The deal to complete this final, crucial part of the devolution jigsaw was struck at Hillsborough last month. A week of intensive talks led to an agreement between the DUP and Sinn Féin which outlined a timetable for transferring powers from Westminster to Stormont, the culmination of which was today’s vote in the Assembly to elect the Alliance Party’s David Ford – deliberately appointed from outside of the two main parties – to the post of Justice Minister-elect. Whatever the flaws of the system by which he was appointed, or the way in which the deal was struck, it is hugely significant achievement and undoubtedly a good day for Northern Ireland.
Unfortunately, there was one exception to the overwhelming public and political support for the devolution of policing and justice. If Sinn Féin is ‘Ourselves Alone’, the Ulster Unionists today became ‘On Your Own’. They cynically and unreasonably voted against transferring the powers from Westminster to Stormont. Their stance left them isolated, ridiculed and charged with emboldening dissident republicans who are committed to carrying out acts of violence against the police and the community.
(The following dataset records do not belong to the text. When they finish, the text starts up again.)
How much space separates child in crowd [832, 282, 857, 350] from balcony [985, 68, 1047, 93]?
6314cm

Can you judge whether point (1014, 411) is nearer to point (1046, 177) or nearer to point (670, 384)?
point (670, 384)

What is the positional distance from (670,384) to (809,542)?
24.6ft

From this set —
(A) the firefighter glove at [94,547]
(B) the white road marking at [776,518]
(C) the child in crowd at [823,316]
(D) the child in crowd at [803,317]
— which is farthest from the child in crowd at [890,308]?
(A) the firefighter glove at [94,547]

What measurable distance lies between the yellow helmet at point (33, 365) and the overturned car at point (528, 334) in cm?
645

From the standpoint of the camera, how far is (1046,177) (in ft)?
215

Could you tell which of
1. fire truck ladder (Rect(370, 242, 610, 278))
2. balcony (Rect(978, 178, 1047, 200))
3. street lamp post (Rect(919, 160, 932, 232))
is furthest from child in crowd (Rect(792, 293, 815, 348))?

This poses serious questions for David Cameron and the Conservative Party. Despite the Tories publicly supporting the devolution of policing and justice, their partners in the Ulster Unionist Party very vocally opposed it. The Tories also maintain that they are committed to bipartisanship, yet their Ulster Unionist allies accused the NI Secretary of State, Shaun Woodward, of ‘interfering’ in local matters and of ‘blackmailing’ parties into supporting the vote in the Assembly.
Cameron and his Shadow Secretary of State, Owen Paterson, both personally intervened and tried to persuade their Ulster Unionist partners to support the devolution of policing and justice. Aside from the public humiliation – and exposure of the very limited influence Cameron and Paterson have on the Ulster Unionists – the Tories must be concerned about how the debacle undermines the premise of the pact, which was essentially to get Ulster Unionist votes in a potentially numerically tight new Parliament. They understand too, that a political relationship is unsustainable if the partners involved have diametrically opposing view on fundamental issues. One Conservative MP told me that if questions about their alliance with Europe’s far-right were a headache, then the ‘Ulster Conservatives and Unionists – New Force (UCUNF)’ is a chronic migraine. Yet by opposing the devolution of policing and justice, the Ulster Unionists have inadvertently given David Cameron an opportunity to clear his head. He should take it and use it to declare that the Conservative-Ulster Unionist alliance is untenable and finished, and that he and his party will work with parties across the political divide in Northern Ireland to secure and build upon the peace process.